• **Problem**:
In the lines below, find the one that contains "family: Muridae" and write it out exactly, along with every line that follows it.

• **Records**:
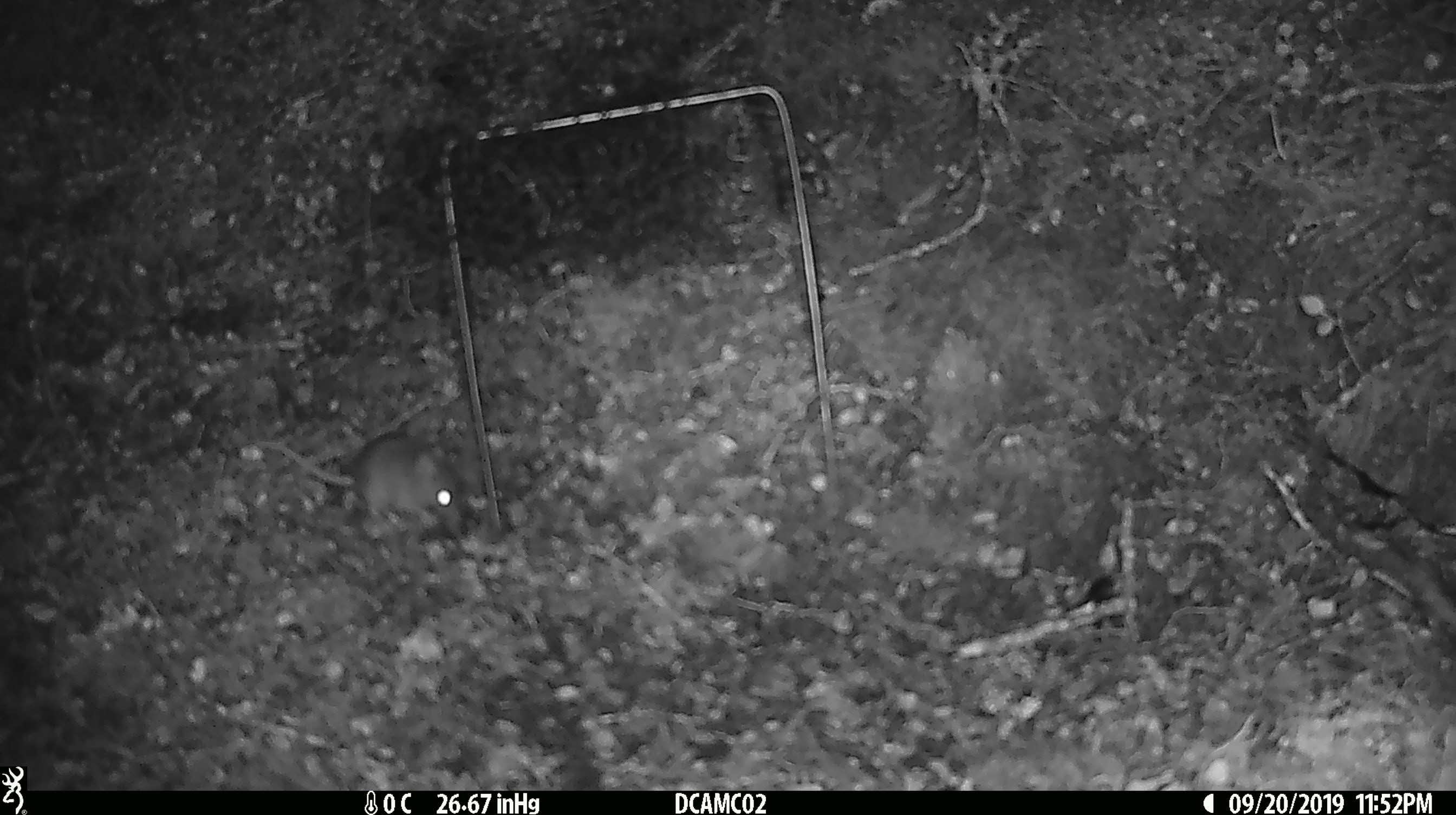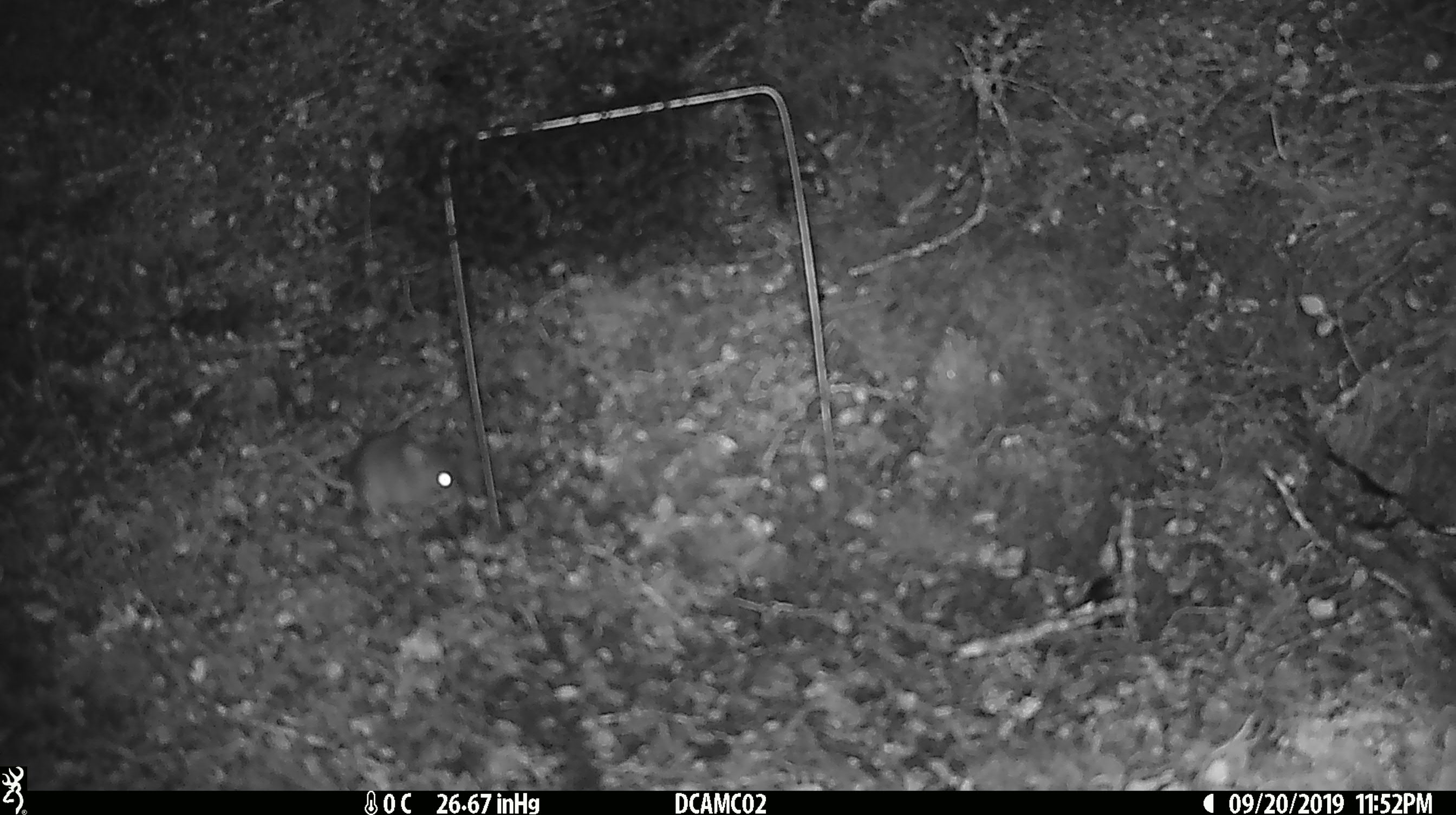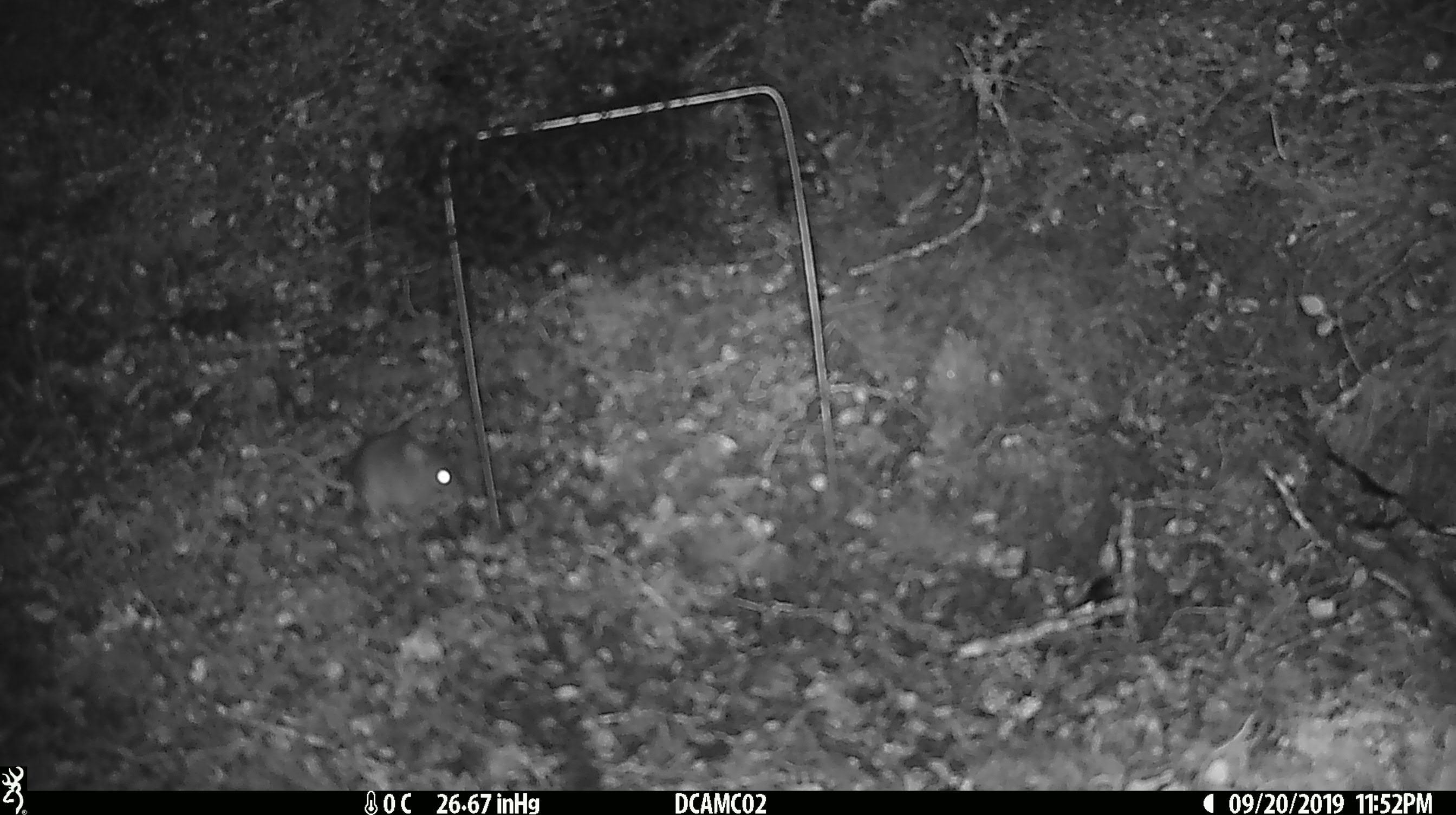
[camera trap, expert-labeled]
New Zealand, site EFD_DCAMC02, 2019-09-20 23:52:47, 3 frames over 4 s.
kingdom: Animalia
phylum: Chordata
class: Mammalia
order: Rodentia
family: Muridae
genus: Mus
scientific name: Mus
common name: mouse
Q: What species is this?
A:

• **Answer below**:
family: Muridae
genus: Mus
scientific name: Mus
common name: mouse
Q: What species is this?
A:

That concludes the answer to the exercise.